Dothan City School Superintendent Phyllis Edwards made the tax increase recommendation at the board’s meeting Monday, but no official action was taken.
She compelled the board to request a 1% education sales tax and/or begin working toward a five mill increase in property taxes, but noted both recommendations could take years to accomplish.
“The system will need support of the people,” she said to the board. “In order to have a top-notch school system, you must have revenue to add to teachers’ salaries, to continue with professional development, to have a new state-of-the-art Career Tech Center.”
Edwards, who has been making the case for a tax increase since her first State of Education address in February, said the board cannot afford to keep making up the difference in funding Exceptional Student Services (ESS) and nurses — areas which are largely funded at the local level.
“We receive $3 million from the state and spend another $8 million to provide services,” she said. “This cannot go on indefinitely without affecting services or changing the sources of revenue.”
She said the system is only state-funded for 5% of the increasing ESS population in Dothan City Schools. She said the system also has many “medically-fragile students” who require two or three nurses at every school.
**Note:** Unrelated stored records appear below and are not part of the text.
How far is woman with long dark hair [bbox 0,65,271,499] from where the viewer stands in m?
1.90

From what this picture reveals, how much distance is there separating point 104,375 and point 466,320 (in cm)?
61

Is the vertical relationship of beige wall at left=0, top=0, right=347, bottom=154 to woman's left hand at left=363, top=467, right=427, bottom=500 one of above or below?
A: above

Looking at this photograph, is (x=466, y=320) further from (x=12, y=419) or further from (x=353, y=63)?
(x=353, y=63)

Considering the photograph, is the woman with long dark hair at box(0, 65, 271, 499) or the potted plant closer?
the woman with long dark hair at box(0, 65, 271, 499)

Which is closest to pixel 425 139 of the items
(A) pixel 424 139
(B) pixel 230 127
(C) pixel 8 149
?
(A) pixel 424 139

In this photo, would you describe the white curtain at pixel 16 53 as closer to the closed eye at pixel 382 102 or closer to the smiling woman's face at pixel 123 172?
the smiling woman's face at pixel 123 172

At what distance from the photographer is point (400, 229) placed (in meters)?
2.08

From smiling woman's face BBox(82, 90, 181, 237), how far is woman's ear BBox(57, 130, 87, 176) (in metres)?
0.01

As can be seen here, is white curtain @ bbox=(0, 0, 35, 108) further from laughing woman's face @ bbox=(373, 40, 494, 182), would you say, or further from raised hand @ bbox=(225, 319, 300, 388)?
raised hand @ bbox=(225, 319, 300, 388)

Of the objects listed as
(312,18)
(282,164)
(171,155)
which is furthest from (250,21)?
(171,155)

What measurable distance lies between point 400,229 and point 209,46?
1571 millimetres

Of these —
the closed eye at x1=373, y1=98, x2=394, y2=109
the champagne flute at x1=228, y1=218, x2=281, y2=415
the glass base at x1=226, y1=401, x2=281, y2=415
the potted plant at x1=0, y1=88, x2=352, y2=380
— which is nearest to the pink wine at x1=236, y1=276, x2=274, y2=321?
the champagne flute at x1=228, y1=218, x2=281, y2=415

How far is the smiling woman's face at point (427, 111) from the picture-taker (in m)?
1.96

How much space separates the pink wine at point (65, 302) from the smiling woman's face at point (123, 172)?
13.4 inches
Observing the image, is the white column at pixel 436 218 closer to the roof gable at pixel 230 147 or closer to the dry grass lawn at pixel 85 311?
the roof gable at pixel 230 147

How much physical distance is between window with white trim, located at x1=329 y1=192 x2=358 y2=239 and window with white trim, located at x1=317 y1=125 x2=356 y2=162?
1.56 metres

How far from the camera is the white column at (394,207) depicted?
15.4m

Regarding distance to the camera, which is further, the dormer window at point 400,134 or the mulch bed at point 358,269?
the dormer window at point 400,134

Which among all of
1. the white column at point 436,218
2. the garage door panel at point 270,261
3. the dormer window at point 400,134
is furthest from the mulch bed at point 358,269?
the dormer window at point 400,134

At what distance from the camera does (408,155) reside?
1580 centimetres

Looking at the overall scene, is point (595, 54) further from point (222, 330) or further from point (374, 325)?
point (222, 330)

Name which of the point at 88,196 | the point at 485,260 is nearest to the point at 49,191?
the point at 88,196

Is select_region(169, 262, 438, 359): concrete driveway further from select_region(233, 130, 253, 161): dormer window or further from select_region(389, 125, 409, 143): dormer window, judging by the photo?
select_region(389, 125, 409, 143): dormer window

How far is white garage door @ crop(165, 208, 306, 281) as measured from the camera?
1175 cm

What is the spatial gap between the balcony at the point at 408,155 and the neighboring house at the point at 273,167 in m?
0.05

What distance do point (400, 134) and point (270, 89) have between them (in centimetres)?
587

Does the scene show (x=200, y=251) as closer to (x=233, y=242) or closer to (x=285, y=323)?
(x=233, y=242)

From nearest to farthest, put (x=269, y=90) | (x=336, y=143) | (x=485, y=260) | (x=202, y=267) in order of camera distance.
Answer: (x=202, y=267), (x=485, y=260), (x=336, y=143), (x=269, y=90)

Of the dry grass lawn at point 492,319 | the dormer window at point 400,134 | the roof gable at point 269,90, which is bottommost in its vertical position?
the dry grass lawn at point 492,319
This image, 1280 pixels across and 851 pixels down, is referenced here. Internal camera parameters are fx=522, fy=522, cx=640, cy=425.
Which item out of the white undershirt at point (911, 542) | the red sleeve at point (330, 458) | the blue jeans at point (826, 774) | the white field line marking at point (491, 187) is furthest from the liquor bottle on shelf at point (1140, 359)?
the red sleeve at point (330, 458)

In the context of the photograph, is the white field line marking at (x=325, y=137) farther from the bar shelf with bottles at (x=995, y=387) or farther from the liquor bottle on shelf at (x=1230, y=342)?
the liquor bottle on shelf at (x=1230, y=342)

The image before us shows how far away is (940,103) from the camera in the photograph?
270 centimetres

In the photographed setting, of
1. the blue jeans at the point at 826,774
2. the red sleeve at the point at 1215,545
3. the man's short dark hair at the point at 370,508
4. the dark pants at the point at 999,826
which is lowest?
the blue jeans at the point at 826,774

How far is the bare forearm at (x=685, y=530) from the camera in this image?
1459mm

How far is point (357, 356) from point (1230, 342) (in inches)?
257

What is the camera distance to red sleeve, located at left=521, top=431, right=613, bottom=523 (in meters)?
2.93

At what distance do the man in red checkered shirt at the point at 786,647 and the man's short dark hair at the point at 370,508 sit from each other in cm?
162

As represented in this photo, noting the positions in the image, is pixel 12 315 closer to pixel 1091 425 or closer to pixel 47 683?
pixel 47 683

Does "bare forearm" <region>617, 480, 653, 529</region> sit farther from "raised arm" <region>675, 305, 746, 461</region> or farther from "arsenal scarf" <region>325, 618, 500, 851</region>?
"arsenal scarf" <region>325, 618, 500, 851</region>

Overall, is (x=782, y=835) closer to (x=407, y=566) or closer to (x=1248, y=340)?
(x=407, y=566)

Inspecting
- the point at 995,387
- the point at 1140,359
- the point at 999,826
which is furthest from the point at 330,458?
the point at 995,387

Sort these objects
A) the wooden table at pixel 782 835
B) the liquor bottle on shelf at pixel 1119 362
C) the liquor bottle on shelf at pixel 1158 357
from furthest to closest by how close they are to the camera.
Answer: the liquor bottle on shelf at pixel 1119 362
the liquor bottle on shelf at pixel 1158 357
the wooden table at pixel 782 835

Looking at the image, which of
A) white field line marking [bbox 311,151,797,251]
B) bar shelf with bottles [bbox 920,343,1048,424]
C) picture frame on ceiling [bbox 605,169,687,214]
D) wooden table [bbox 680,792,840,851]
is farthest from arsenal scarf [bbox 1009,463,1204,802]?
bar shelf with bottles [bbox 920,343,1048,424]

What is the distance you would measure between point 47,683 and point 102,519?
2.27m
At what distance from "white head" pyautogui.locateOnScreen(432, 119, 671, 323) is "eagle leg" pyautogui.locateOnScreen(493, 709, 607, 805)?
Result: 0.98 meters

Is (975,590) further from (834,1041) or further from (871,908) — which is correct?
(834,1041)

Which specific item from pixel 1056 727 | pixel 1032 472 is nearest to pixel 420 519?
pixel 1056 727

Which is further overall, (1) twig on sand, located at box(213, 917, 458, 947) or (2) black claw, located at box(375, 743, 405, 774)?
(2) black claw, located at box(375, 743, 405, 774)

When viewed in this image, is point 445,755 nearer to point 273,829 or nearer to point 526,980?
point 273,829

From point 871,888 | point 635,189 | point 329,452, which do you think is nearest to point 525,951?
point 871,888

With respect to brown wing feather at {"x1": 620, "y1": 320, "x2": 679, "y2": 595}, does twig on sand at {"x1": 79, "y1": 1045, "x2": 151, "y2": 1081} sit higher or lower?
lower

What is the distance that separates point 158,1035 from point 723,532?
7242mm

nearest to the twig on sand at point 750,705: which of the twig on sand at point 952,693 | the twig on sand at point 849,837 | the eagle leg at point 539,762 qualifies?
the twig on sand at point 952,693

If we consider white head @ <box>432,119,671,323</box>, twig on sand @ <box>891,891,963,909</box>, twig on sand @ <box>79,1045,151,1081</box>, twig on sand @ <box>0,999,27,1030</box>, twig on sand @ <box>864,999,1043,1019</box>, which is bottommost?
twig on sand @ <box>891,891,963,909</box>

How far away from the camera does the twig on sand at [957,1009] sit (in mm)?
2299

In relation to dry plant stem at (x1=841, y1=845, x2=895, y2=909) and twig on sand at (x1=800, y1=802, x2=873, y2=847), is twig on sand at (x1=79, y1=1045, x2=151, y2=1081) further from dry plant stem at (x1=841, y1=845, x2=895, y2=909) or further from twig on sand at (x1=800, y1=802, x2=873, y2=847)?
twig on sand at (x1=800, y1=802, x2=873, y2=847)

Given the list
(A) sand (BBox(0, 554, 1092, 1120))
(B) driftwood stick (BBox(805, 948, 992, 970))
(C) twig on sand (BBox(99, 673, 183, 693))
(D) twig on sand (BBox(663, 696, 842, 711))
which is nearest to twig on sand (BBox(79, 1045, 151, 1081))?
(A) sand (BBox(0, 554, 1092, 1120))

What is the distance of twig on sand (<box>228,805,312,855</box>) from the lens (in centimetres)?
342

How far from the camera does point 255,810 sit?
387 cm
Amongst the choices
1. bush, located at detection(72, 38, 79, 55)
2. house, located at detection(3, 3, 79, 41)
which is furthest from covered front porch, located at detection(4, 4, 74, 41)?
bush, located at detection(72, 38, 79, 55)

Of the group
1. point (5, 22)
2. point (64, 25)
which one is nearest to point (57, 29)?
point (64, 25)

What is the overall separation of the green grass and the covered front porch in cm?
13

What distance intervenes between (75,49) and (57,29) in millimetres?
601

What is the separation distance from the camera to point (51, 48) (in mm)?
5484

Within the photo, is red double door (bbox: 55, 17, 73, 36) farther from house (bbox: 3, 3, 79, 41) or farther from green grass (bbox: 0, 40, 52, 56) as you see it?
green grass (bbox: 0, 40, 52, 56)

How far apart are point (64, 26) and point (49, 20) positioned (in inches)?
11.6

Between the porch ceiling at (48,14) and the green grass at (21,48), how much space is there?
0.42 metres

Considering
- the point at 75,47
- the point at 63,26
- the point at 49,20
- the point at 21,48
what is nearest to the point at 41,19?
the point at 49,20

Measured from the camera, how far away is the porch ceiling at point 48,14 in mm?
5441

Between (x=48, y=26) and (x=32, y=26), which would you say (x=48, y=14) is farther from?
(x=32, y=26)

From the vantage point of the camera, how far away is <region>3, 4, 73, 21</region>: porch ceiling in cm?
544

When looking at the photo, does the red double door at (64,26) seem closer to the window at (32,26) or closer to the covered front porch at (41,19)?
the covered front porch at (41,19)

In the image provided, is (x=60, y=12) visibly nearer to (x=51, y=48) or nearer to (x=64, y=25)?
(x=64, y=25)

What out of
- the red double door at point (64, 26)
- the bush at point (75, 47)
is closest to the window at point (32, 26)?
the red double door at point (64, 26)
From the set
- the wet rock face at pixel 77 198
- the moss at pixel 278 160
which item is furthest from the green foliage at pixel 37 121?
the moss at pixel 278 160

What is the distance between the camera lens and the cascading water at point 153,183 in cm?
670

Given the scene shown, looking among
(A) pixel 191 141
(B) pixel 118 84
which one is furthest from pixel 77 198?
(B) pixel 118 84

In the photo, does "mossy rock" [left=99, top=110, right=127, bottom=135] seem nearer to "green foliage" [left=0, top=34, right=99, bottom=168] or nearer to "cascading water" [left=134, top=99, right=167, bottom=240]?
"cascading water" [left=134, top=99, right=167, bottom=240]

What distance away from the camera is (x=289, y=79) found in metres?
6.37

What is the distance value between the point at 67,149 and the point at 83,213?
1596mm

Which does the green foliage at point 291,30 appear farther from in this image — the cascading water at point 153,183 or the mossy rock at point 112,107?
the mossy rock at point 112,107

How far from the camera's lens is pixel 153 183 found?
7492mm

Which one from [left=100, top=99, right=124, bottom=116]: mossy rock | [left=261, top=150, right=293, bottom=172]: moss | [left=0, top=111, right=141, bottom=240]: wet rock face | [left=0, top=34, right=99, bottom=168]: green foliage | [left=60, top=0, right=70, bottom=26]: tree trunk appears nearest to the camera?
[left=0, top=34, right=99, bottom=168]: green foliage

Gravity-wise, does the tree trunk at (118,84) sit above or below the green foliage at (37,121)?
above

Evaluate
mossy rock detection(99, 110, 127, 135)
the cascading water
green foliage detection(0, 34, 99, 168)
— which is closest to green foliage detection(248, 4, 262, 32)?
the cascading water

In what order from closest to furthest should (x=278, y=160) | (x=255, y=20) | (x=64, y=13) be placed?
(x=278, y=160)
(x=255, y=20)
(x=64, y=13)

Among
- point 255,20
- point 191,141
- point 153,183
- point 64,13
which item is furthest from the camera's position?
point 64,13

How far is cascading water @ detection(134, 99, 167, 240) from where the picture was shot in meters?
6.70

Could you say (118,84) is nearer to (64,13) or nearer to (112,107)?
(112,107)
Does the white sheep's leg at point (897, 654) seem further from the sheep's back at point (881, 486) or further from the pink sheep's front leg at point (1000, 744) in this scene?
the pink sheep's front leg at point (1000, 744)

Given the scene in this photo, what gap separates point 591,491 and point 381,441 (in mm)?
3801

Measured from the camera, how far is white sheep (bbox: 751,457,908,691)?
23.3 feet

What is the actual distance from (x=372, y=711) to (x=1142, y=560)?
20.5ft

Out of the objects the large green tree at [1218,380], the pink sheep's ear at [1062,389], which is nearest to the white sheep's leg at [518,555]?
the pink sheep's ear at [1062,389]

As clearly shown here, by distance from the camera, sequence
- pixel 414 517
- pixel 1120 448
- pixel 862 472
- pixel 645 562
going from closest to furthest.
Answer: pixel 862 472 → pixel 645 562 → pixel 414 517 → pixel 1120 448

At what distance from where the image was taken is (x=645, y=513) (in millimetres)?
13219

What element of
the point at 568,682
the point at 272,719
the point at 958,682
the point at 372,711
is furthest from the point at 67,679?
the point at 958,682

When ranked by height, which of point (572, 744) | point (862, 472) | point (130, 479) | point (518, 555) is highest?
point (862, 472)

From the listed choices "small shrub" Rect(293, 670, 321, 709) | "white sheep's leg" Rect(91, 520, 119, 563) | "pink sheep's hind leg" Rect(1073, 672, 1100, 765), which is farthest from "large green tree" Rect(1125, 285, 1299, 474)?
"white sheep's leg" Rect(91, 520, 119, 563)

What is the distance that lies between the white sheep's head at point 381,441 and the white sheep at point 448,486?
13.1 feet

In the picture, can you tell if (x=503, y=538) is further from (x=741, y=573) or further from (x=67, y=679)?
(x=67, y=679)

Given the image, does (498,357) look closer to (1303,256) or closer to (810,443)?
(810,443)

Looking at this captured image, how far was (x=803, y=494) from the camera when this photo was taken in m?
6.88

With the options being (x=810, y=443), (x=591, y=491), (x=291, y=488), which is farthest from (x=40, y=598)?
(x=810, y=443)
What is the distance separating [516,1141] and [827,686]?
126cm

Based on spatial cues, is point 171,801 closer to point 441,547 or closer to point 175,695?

The system receives $300,000 from the state, but spends over $1.1 million annually.
At the February education showcase, Edwards pointed out that the school system receives 10 mills of property tax from local governments, which is the minimum rate to receive state funding.
“I don’t personally think that that’s good enough,” Edwards said during her address. “I hope that as we move through this next year and you feel confidence in what we’re doing that we can have another discussion at some point about how we keep things going.”
She noted that a citywide education sales tax could increase revenue by around $7 million annually.
“I know nobody wants to hear it, but if we want a high-class education system, we have to put our money where our mouth is,” Edwards said. “We can’t tighten our belts any more than we already have.”
Board Chairman Mike Schmitz believes the board should wait before bringing a tax proposal to Dothan Mayor Mark Saliba.
“What I’d like to see is at some point looking at the property tax, but we’re not there yet,” Schmitz said. “We need to keep doing what we’re doing.”
Edwards also said in her report that she would also like to start offering a signing and recruiting bonus of $5,000 this year.
“The entire state is seeking math, science and ESS teachers and they are going where they are paid more,” she said.
The system has had a difficult time this past year recruiting and retaining certified teachers in special education.
Shamel Holder, a parent of two former students at Beverlye Intermediate School, recently withdrew her children after learning they were not receiving additional help in reading in accordance with their Individual Education Plans because of a shortage of special education teachers at their school.
In her report, Edwards also urged the board to consider a nominal tuition fee schedule for out-of-district students.
Other action items:
» Tabled a motion on policy dealing with accepting students from outside the city of Dothan. Edwards is recommending limiting acceptance to students in good academic standing in their prior school system and have a good record of attendance and behavior.
» Tabled a decision on a board policy that would require that booster clubs and student organizations deposit monies raised with the school district or undergo annual audits.
» Tabled a decision on a board policy that would provide more oversight for low-risk juvenile sex offenders pursuant to Annalyn’s Law, which was passed during the most recent legislative session.
» Approved switching banking services to BBVA Compass bank, noting a significant difference in cost of services from Dothan City School’s previous bank, which the school board has used since 1969.
» Approved a manual of athletic responsibilities schoolwide
» Approved a resolution to extend $2,000 incentive bonuses for “hard-to-fill” teaching areas — math, science, and ESS — to present teachers who are moving into hard-to-fill areas.